KSW:二人だとどうしても見え方が凝り固まっちゃうから、それを崩してくれる外からの刺激は大事だなと思いました。みなさんが内側からは見えないIRIS MONDOの長所を見つけてくれたおかげで素晴らしい楽曲が出来たと思います。

――それでは、収録曲について順番に聞かせてください。まず一曲目の「LIFE」は磯谷直史さん(THE ANDS)がプロデューサーを務めた一曲です。

KSW:私が考えたサビのメロディーと伴奏を、磯谷さんに広げてもらいました。このミニアルバムを作るにあたって、自分の人生や伝えたいことについて改めて考えた時のことを歌詞にしてるんです。サビの「僕も君も泣いていたんだよ」っていうフレーズは、それぞれにとっての「IM」を想像しながら書きました。編曲のタイミングでメロディーや歌詞を若干書き換えたりはしてるんですけど、込めた思いは最初から変わってないですね。

さったん:BPMが早い曲でポエトリーリーディングをやっているのは新しい試みです。「本音」とか、これまでのポエトリーリーディングを入れた曲はBPM100前後くらいの曲が多かったんですけど、今回は168なんですよ。でも、これからのIRIS MONDOの楽曲は全曲どこかしらにポエトリーリーディングを入れたいよねっていう風に話していて。この曲でも挑戦できて良かったです。

――二曲目の「Our Beginnings」についてはいかがですか?

KSW:元々、二人だけで作った曲があって、それをまるっと編曲してもらいました。原型が分からないくらい変わったよね。

さったん:完全に二人の、声とエレキギターだけで曲を作ってみようってトライしたことがあったんですよ。そこに環境音とかを加えたリリースされてないデモがあったんですけど、「これ、ライブでできないよね」ってなって(笑)。それで、ISAFATさんにアレンジをお願いして。

――三曲目の「KICK ASS」も、ISAFATさんが手がけられていますね。良い意味でダーティーかつラフな仕上がりが印象的です。

KSW:まさにそういう意識で作りました。「LIFE」「Our Beginnings」で自分の内面について歌った後に、外に向けて発散するような曲を置きたいっていう意味で、「KICK ASS」はこのポジションにしてます。「別にこんな風に生きたっていいじゃないか」みたいな。

 
――エスケさんがアレンジを担当した四曲目の「エベレスト」からはガラッとムードが変わりますが、これはラブソングと捉えて良いのでしょうか?
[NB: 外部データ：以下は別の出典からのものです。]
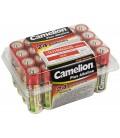 Mignon-Batterien CAMELION AlkalinePlus 24er-Pack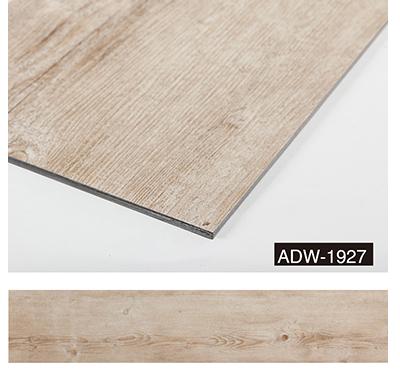 送料無料 置くだけ かんたん デコセルフ 10枚入 DIY フローリング 床 フロアタイル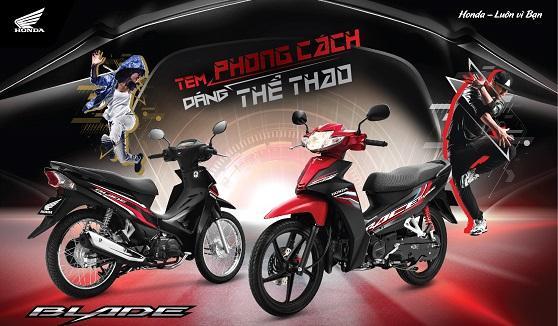 Honda Việt Nam giới thiệu phiên bản mới Blade 110cc  - Tem phong cách, dáng thể thao -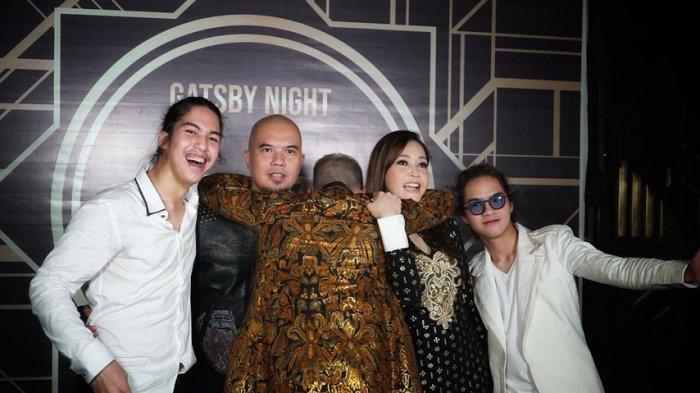 Ahmad Dhani & Maia Estianty Bertemu di Grandfinal Indonesian Idol X? Suami Mulan Jameela Disorot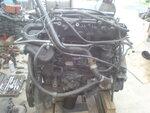Двигатель D0834 4.6 л, 180 л/с на MAN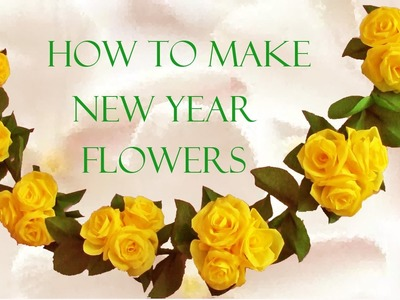 Como hacer flores hermosas de papel - How to make flowers paper roses beautiful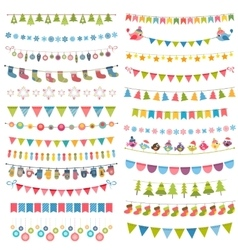 Christmas flags bunting and garlands isolated on vector image vector image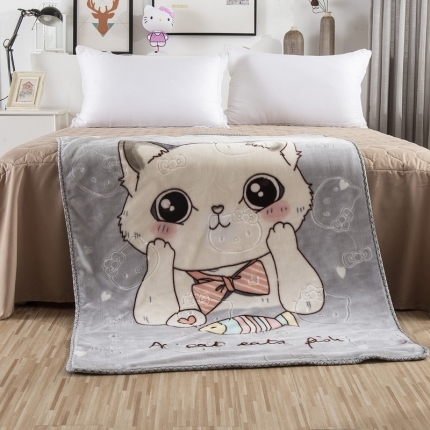 素素纺织 双层加厚保暖立体压花童毯云毯 可爱猫咪-灰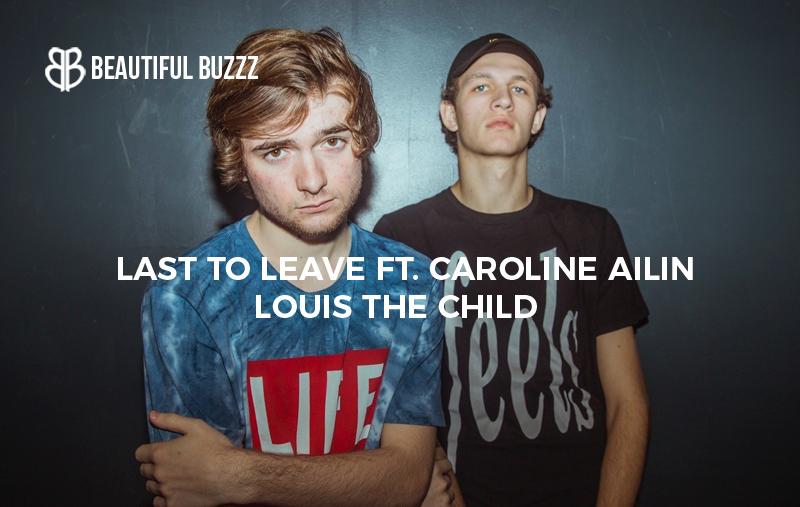 Louis_The_Child04.jpg
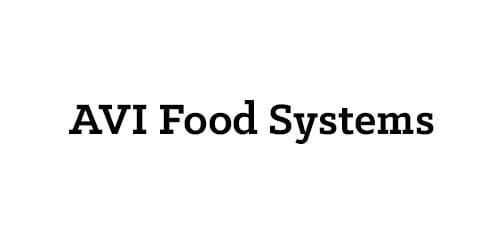AVI Food Systems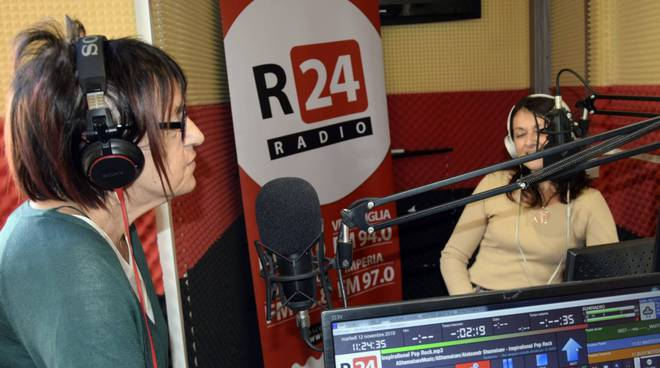 riviera24 - daniela cassini r24
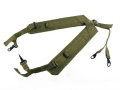 USMC USGI Load Bearing Y Harness Suspender - CB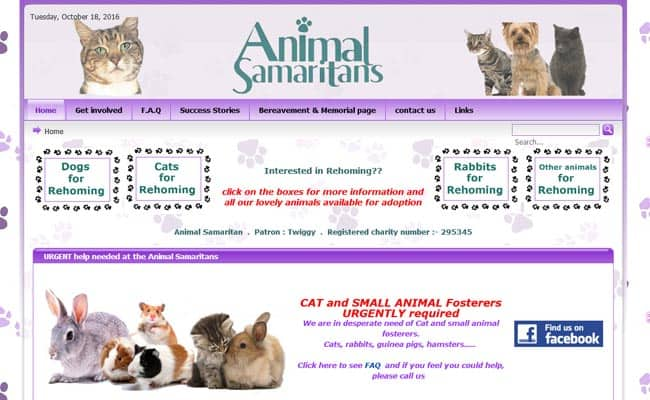 Animal Samaritans, welling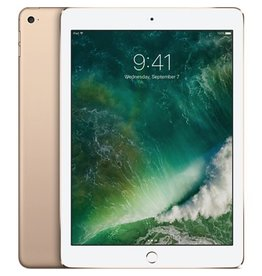 Apple iPad Wi-Fi + Cellular 32GB- Gold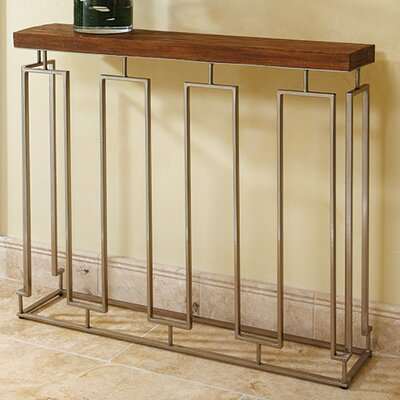 Global Views Pinned Key Console Table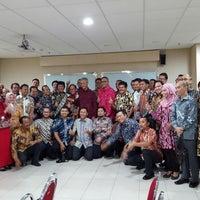 Photo taken at MM UGM Jakarta by pambudi on 9/19/2015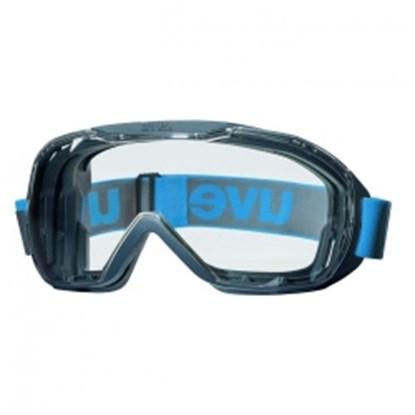 Slika za protection spectacles megasonic sv. exce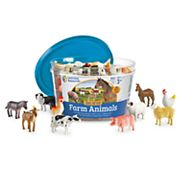 Learning Resources 60 pc Farm Animal Counters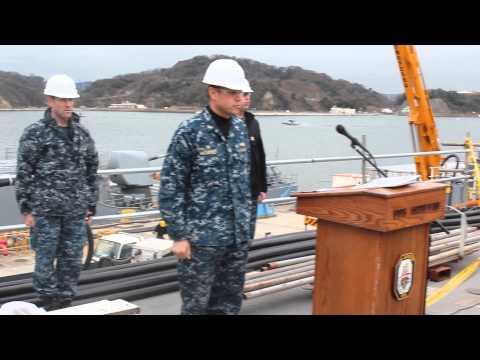 USS ANTIETAM VIPERS reciting the Sailors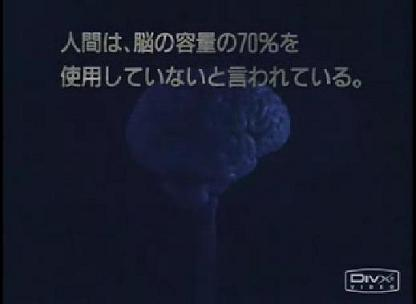 c0076838_1325167.jpg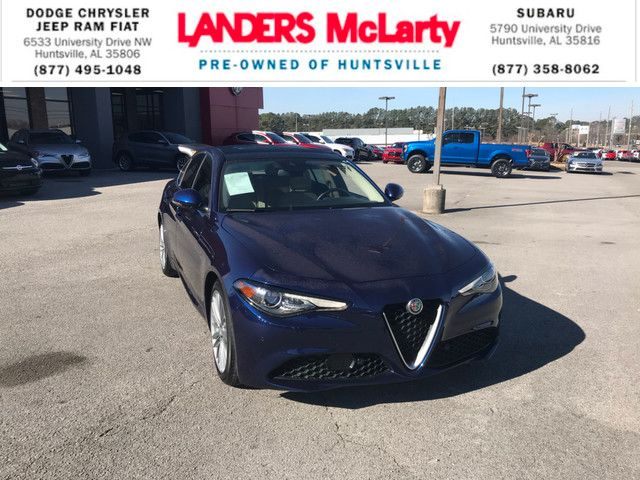 2017 Alfa Romeo Giulia Ti | Huntsville, Alabama | Landers Mclarty DCJ & Subaru in  Alabama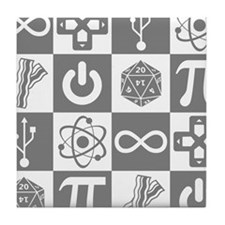 Geek Symbols Tile Coaster
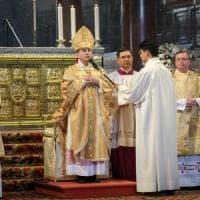 Milano, l'insediamento del nuovo arcivescovo: Mario Delpini sulla cattedra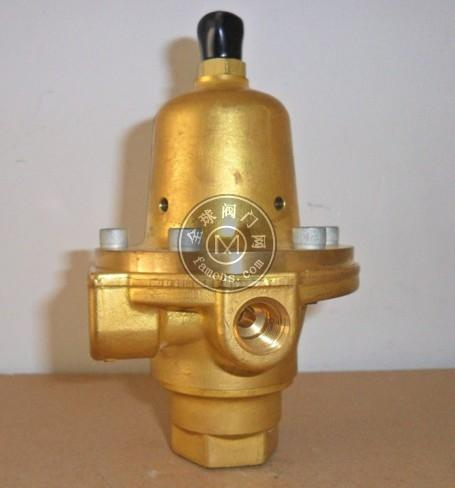 FISHER費希爾1301F減壓閥/1301G調壓器/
KSW:そうですね。私、ラブソングっていうものがあまり書けないタイプなんですけど、今作にも再録バージョンで収録されてる失恋ソング「Day.1」でIRIS MONDOを知ってくださった方がけっこういらっしゃって、再生回数も伸びているので、「Day.1」よりもさらに進化した失恋ソングを作ろうと思って。「Day.1」は「なんで?なんで?」っていう感じの曲ですけど、「エベレスト」は「そうだよね。二人で頑張ってきたけど、どうしても合わなかったからしょうがないよね」っていう。人間的に成長した一曲になってます。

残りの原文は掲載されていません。